# What kind of rock is this?



## TrickyT (Jun 17, 2013)

This image was put up by user Blairo1 a few years ago. I have tried to contact him but no luck.

It's the third post down here: viewtopic.php?nomobile=1&f=4&t=177546&start=15

The black background, small shellie set up. I love those rocks. Just what I am after. Any idea what they are?


----------



## JimA (Nov 7, 2009)

I always loved the look of that set up! No clue what it is so not much help. You might PM Pomi on here he might know.
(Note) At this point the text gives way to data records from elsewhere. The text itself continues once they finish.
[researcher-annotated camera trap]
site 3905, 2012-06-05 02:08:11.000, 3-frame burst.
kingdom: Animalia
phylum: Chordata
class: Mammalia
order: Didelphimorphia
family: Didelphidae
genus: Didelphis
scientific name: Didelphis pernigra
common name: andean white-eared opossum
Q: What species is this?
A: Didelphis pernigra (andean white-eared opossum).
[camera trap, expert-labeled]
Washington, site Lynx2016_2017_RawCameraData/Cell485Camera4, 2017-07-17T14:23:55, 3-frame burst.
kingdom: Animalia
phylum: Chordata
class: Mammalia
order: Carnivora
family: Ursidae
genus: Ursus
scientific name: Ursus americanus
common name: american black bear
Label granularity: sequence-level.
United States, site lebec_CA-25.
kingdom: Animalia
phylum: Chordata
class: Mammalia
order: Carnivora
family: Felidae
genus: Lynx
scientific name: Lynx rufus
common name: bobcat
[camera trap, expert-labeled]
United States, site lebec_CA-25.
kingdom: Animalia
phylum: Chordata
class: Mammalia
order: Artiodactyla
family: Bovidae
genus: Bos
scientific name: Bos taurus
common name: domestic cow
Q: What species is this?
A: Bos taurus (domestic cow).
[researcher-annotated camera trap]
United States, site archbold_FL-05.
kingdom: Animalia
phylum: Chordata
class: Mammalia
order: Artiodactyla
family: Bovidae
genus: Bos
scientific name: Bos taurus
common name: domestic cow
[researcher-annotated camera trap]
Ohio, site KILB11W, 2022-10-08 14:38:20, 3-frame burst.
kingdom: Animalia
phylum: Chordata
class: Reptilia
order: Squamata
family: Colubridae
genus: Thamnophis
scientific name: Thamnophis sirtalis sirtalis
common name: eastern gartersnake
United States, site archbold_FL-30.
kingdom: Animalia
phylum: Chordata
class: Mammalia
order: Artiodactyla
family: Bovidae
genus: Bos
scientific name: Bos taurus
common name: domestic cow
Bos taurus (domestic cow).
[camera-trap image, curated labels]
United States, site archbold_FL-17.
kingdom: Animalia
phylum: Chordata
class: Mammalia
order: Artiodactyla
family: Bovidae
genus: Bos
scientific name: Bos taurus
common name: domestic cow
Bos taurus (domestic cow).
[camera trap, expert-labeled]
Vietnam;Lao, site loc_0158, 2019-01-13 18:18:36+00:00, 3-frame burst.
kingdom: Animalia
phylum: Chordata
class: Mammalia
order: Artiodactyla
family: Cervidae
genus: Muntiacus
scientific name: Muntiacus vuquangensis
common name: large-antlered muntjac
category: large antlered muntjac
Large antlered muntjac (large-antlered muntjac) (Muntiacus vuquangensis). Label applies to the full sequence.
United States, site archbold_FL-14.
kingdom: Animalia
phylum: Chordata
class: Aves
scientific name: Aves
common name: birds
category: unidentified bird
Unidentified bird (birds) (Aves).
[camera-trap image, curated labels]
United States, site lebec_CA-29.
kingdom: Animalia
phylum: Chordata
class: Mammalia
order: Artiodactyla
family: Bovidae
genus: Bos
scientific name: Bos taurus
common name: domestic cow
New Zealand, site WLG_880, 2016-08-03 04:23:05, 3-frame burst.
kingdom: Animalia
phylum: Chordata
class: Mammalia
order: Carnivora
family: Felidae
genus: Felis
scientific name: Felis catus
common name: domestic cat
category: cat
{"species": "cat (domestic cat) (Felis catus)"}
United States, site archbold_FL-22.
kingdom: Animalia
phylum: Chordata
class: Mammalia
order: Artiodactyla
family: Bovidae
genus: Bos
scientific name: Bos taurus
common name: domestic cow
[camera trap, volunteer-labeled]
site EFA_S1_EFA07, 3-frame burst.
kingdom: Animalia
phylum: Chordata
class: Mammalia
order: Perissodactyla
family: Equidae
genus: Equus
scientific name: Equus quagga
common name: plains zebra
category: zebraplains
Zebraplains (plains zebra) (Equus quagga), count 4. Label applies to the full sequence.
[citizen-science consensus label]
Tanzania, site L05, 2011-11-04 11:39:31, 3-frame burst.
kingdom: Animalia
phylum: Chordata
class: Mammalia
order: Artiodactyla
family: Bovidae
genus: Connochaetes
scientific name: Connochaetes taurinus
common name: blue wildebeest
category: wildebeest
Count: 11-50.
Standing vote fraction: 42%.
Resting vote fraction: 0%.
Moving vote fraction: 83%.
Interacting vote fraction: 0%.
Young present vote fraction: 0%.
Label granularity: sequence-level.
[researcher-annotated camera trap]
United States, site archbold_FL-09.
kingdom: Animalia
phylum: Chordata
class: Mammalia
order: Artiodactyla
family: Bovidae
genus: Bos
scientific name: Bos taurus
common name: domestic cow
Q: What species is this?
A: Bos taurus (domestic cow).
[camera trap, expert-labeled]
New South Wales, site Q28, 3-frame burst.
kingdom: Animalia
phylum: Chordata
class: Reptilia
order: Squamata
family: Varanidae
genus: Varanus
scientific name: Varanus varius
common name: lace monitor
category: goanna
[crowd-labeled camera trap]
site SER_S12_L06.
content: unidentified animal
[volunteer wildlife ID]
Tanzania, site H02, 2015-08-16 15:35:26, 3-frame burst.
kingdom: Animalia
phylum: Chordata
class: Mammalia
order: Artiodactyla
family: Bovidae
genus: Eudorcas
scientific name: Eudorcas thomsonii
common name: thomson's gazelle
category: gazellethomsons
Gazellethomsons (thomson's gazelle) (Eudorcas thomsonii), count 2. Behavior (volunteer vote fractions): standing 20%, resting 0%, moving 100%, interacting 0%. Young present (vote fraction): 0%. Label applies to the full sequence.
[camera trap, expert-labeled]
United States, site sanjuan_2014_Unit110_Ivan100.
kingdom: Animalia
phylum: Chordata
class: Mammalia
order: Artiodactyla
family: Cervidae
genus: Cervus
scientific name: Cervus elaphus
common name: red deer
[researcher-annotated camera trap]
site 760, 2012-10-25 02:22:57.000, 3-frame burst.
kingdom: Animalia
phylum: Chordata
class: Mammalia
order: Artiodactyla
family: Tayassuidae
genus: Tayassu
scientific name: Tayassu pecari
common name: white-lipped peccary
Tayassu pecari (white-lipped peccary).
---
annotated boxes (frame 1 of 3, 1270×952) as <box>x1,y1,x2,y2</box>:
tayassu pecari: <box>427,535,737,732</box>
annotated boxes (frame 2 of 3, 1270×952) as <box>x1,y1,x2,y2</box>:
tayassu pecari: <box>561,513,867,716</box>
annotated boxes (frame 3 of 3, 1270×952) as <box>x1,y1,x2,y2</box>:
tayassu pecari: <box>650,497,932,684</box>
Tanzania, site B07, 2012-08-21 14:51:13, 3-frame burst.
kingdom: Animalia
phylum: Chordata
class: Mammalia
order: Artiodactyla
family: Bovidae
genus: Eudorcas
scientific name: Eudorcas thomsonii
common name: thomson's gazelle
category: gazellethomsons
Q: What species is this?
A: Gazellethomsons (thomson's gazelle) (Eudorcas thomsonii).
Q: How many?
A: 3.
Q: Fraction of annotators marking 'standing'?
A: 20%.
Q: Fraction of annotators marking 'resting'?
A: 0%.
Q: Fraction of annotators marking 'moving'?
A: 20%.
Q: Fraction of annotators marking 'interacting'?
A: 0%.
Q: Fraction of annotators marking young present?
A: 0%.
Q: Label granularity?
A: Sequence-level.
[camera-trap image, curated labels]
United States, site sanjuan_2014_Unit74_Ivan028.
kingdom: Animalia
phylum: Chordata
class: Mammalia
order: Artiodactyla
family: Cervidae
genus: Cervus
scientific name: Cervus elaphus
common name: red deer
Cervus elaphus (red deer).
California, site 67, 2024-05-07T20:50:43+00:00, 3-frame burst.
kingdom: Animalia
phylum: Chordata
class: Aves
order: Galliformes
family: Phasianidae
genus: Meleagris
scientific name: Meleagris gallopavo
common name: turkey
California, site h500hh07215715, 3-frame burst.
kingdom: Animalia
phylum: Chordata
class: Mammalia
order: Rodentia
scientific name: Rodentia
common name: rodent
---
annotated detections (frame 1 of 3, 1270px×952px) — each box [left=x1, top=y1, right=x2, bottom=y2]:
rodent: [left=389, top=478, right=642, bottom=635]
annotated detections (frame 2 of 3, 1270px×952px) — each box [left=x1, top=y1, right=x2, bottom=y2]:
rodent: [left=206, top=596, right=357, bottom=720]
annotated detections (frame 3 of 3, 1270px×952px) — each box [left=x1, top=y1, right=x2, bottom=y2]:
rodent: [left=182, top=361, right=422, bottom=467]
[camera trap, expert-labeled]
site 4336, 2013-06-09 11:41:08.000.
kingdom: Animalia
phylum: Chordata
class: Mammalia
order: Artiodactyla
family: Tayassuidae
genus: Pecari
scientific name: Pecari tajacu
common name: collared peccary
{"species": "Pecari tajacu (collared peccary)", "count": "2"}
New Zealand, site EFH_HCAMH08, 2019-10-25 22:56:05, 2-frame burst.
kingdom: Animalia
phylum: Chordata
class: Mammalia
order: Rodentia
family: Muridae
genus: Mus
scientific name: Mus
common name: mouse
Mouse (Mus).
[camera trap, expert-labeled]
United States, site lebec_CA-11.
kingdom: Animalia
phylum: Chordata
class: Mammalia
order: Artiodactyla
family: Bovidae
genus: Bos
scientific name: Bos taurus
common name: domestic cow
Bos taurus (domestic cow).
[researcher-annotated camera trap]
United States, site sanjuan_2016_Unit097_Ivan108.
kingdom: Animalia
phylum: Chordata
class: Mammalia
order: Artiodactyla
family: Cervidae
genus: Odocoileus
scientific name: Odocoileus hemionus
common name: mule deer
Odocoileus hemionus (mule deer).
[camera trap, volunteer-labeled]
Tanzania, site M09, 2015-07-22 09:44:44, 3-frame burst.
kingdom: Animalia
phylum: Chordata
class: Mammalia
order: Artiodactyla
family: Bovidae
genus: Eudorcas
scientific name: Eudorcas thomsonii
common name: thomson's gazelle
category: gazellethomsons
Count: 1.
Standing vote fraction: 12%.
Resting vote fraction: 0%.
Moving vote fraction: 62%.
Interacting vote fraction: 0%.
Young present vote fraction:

Just do a search for one of his post and go from there..


----------



## 4RSo (Aug 13, 2011)

I'm curious if it's one of the japanese scaping stones like ohko stone or seiryu stone.
Looks close to pictures online of ohko but i'm not sure 
and they're not cheap.


----------



## ratbones86 (Jun 29, 2012)

Pm the guy who posted the picture and ask him


----------



## 4RSo (Aug 13, 2011)

TrickyT said:


> I have tried to contact him but no luck.


----------



## anthraxx4200 (Aug 16, 2012)

it looks like some kind of limestone at first glance, but all that erosion thats taken place on it makes me lean towards a sandstone of some sort. if it is indeed a sandstone try looking up some landscape stores across the lower portion of the country (new mexico, arizona, utah, nevada, etc.) if that search proves fruitless, take a look at some of the more exotic stones available on the japanese market. im sure you will find it there, albeit at a much higher cost. just dont be afraid to call some of these places and see what hits the fan. i was in a similar situation a few years back with finding lace rock. long story short after 5-6 calls down the chain i got forwarded to a guy about an hour away that brings the stuff in by the ton. got to pick over some of the best rock *** ever seen before fish stores even get their hands on it. GL to ya! plz post on here if you manage to find it.


----------



## notchback65 (Apr 3, 2013)

*I think it might be dragon stone *


----------



## notchback65 (Apr 3, 2013)

Ohko Stone (Dragon Stone) in the U.S. goes for around $5 per pound,and in the U.K. goes for £2.50 per kg


----------